** 文書抜粋 **

肺に発生する良性腫瘍は,肺癌に比べて頻度は稀で,肺腫瘍の2~5%を占めるにすぎない。胸部X線写真やCTで肺野末梢の孤立性陰影として,偶然発見されることが多い。多くは無症状で,早期の肺癌や炎症性疾患との鑑別が問題となる。稀に気管・主気管支に隆起性病変をきたし,気道狭窄症状で発見される場合もある。
過誤腫の頻度が50~70%を占め,硬化性肺胞上皮腫(硬化性血管腫),乳頭腫などが続く。
無症状で発見された場合,診断と治療の目標は,根治可能な早期肺癌ではないことを証明することである。肺癌や他臓器癌の肺転移との鑑別は,必ずしも容易ではなく,組織診断が必要となる場合も多い。

** 練習課題 **
1 > 肺の良性腫瘍についての抜粋では、頻度が最も高い腫瘍は何ですか？
2 > 肺の良性腫瘍についての抜粋の続きを、最後の文の後から書いてください。
項目は本文とは別の出典から採られています。

** データ **
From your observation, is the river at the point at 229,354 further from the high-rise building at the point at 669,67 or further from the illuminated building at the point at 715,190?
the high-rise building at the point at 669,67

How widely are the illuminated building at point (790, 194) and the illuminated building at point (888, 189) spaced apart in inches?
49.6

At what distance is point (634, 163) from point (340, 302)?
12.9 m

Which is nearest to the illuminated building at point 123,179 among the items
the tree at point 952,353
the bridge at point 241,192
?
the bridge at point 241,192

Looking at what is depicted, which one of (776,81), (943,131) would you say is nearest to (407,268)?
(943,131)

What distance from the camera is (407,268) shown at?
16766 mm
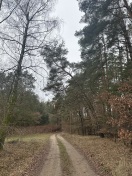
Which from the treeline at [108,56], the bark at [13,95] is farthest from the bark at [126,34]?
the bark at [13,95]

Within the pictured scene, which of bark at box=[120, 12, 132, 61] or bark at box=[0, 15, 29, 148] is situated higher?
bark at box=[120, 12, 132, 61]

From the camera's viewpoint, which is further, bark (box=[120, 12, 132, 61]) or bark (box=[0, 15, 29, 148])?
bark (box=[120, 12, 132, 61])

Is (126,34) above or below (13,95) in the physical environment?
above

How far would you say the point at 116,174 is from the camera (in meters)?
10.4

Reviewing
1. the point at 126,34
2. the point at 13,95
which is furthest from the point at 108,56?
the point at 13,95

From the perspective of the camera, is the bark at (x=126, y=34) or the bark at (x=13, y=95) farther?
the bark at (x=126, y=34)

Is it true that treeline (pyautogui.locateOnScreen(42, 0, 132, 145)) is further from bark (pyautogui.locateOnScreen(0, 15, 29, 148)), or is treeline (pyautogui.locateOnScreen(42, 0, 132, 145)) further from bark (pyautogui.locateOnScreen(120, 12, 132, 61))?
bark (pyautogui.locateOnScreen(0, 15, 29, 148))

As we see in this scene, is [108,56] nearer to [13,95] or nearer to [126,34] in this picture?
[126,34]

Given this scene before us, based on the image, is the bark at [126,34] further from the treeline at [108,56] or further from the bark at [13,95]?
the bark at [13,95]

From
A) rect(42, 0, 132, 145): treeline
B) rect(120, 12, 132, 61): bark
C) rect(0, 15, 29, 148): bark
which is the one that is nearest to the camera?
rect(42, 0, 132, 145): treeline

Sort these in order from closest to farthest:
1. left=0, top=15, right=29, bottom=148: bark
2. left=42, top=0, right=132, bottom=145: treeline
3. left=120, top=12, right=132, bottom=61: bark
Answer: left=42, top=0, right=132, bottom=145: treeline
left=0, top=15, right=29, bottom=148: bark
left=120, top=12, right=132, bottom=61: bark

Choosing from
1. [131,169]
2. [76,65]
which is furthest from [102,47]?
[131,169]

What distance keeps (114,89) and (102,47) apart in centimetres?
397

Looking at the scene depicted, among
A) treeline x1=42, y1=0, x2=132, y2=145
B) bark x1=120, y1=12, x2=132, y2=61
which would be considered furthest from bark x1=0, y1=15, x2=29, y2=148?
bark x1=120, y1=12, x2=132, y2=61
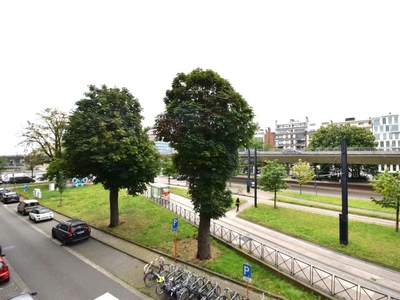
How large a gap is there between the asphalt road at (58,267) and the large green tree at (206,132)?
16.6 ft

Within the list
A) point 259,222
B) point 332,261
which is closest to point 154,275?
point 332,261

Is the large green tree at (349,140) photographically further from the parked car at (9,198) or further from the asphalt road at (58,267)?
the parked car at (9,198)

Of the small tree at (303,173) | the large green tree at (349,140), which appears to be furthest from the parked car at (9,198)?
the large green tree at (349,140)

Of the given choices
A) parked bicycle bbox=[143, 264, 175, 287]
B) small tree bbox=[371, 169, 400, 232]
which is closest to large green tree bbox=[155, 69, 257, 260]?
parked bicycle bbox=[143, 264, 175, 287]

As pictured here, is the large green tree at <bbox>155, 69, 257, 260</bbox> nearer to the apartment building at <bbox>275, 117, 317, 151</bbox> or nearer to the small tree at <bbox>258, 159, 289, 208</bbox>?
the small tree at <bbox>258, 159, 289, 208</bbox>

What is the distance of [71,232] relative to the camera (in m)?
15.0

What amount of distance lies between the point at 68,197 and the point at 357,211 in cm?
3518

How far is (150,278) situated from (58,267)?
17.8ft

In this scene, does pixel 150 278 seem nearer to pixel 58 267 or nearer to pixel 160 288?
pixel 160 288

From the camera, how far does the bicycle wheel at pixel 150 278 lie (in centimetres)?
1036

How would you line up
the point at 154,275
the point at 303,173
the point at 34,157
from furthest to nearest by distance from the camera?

** 解答一覧 **
1 > 過誤腫で、50~70%を占めます。

2 >
まず,過去の胸部X線写真,CTなどを収集することが大切である。2年,3年とさかのぼれると,実は以前から腫瘤影があったという場合もあり,大きさが変わらない場合は,経過観察することが可能である。一方,良性腫瘍でも,過誤腫などはゆっくり増大し,気道に影響を及ぼして咳嗽などの症状をきたす場合もあるので,症状があれば,より侵襲的な検査で組織診断を得て治療を検討することとなる。
過去の画像が入手できない場合,CTなどでの画像診断で,良性・悪性の判断を行う。良性の所見には,境界が明瞭,類円形,孤立性陰影,中に石灰化を伴う,などがある。もし,悪性を疑う所見(周辺組織への浸潤,引きつれ,血管・気管支の収束像)などがあれば,積極的に組織診断へ進む。